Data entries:
----------

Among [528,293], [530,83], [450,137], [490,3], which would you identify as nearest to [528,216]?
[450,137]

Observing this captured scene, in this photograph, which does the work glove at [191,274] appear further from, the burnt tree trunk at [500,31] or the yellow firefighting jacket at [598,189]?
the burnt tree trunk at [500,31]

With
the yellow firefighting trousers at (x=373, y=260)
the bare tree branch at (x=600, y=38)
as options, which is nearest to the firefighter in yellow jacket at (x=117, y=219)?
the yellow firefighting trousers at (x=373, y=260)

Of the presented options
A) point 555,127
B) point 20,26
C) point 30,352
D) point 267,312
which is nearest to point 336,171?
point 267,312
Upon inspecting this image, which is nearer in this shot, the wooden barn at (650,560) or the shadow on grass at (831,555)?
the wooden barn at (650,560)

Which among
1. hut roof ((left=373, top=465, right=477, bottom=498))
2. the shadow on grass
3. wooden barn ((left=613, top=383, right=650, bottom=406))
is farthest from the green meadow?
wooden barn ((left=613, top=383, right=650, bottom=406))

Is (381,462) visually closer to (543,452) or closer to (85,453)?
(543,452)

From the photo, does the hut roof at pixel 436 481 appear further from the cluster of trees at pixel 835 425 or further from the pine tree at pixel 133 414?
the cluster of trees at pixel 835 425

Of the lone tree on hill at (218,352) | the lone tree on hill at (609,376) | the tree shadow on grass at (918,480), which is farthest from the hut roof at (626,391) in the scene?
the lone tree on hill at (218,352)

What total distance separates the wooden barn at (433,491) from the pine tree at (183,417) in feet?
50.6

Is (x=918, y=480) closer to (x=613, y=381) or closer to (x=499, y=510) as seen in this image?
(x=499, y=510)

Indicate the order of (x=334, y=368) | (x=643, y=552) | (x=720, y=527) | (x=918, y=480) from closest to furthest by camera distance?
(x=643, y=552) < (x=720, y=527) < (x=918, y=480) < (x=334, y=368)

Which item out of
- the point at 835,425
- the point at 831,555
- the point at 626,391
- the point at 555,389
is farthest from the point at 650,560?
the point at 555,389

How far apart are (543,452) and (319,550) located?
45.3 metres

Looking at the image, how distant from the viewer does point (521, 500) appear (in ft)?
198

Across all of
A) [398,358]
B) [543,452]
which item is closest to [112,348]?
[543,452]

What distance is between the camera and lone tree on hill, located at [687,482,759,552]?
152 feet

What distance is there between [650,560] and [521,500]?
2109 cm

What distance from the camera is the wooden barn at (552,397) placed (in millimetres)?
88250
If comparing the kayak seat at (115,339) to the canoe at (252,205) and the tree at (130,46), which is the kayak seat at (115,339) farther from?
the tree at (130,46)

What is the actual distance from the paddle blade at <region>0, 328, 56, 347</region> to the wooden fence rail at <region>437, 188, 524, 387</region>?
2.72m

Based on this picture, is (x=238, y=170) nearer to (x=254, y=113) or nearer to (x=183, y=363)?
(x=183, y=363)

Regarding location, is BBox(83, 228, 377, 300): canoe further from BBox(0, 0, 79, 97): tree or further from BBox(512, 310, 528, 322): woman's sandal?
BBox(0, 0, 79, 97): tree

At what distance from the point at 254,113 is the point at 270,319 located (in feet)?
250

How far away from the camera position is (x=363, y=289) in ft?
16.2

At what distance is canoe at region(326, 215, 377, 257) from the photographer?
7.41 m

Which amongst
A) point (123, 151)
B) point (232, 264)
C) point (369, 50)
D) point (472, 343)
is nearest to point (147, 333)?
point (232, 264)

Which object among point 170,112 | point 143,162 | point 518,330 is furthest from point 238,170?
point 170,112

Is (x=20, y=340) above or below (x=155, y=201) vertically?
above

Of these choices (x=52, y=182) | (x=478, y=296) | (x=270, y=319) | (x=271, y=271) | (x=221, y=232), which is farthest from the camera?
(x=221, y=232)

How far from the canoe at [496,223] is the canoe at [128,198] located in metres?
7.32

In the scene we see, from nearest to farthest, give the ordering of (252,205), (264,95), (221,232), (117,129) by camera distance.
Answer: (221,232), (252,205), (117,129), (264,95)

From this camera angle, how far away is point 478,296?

----------

Do this: Can you quote all of the data entries above word for word, with nothing left out?

Exercise output:
Among [528,293], [530,83], [450,137], [490,3], which would you identify as nearest to [528,216]?
[450,137]

Observing this captured scene, in this photograph, which does the work glove at [191,274] appear further from, the burnt tree trunk at [500,31] or the yellow firefighting jacket at [598,189]?
the burnt tree trunk at [500,31]

With
the yellow firefighting trousers at (x=373, y=260)
the bare tree branch at (x=600, y=38)
as options, which is nearest to the firefighter in yellow jacket at (x=117, y=219)?
the yellow firefighting trousers at (x=373, y=260)

Of the presented options
A) point 555,127
B) point 20,26
C) point 30,352
D) point 267,312
which is nearest to point 336,171?
point 267,312
Upon inspecting this image, which is nearer in this shot, the wooden barn at (650,560) or the shadow on grass at (831,555)?
the wooden barn at (650,560)

Which among
1. hut roof ((left=373, top=465, right=477, bottom=498))
2. the shadow on grass
3. wooden barn ((left=613, top=383, right=650, bottom=406))
is farthest from the green meadow?
wooden barn ((left=613, top=383, right=650, bottom=406))

Is (381,462) visually closer to (543,452) or closer to (85,453)?
(543,452)

From the photo, does the hut roof at pixel 436 481 appear further from the cluster of trees at pixel 835 425 or further from the pine tree at pixel 133 414?
the cluster of trees at pixel 835 425

Of the lone tree on hill at (218,352) | the lone tree on hill at (609,376) | the tree shadow on grass at (918,480), which is farthest from the hut roof at (626,391) in the scene?
the lone tree on hill at (218,352)

What total distance separates the wooden barn at (433,491) from the pine tree at (183,417) in feet?
50.6

Is (x=918, y=480) closer to (x=613, y=381) or closer to (x=499, y=510) as seen in this image?
(x=499, y=510)

Indicate the order of (x=334, y=368) | (x=643, y=552) | (x=720, y=527) | (x=918, y=480) from closest to furthest by camera distance?
(x=643, y=552) < (x=720, y=527) < (x=918, y=480) < (x=334, y=368)

Which item out of
- the point at 835,425
- the point at 831,555
- the point at 626,391
- the point at 555,389
is farthest from the point at 650,560?
the point at 555,389

How far apart are (543,452) and (319,550) located?
45.3 metres

Looking at the image, how distant from the viewer does point (521, 500) appear (in ft)?
198

Across all of
A) [398,358]
B) [543,452]
which item is closest to [112,348]?
[543,452]

What distance is between the camera and lone tree on hill, located at [687,482,759,552]?
152 feet

What distance is there between [650,560] and [521,500]?
2109 cm

What distance from the camera is the wooden barn at (552,397) placed (in millimetres)?
88250
If comparing the kayak seat at (115,339) to the canoe at (252,205) and the tree at (130,46), which is the kayak seat at (115,339) farther from?
the tree at (130,46)

What is the actual distance from the paddle blade at <region>0, 328, 56, 347</region> to the wooden fence rail at <region>437, 188, 524, 387</region>?
2.72m

Based on this picture, is (x=238, y=170) nearer to (x=254, y=113) or nearer to (x=183, y=363)?
(x=183, y=363)

Regarding location, is BBox(83, 228, 377, 300): canoe further from BBox(0, 0, 79, 97): tree or further from BBox(512, 310, 528, 322): woman's sandal?
BBox(0, 0, 79, 97): tree

At what distance from the point at 254,113 is the point at 270,319 located (in feet)?
250

How far away from the camera position is (x=363, y=289) in ft?
16.2

At what distance is canoe at region(326, 215, 377, 257) from the photographer?
7.41 m

Which amongst
A) point (123, 151)
B) point (232, 264)
C) point (369, 50)
D) point (472, 343)
is nearest to point (147, 333)?
point (232, 264)

Which object among point 170,112 | point 143,162 | point 518,330 is furthest from point 238,170?
point 170,112

Is (x=20, y=340) above or below (x=155, y=201) vertically?
above

Of these choices (x=52, y=182) | (x=478, y=296) | (x=270, y=319) | (x=271, y=271) | (x=221, y=232), which is farthest from the camera?
(x=221, y=232)

How far from the canoe at [496,223] is the canoe at [128,198] located in metres?
7.32

In the scene we see, from nearest to farthest, give the ordering of (252,205), (264,95), (221,232), (117,129) by camera distance.
Answer: (221,232), (252,205), (117,129), (264,95)

From this camera angle, how far away is point 478,296?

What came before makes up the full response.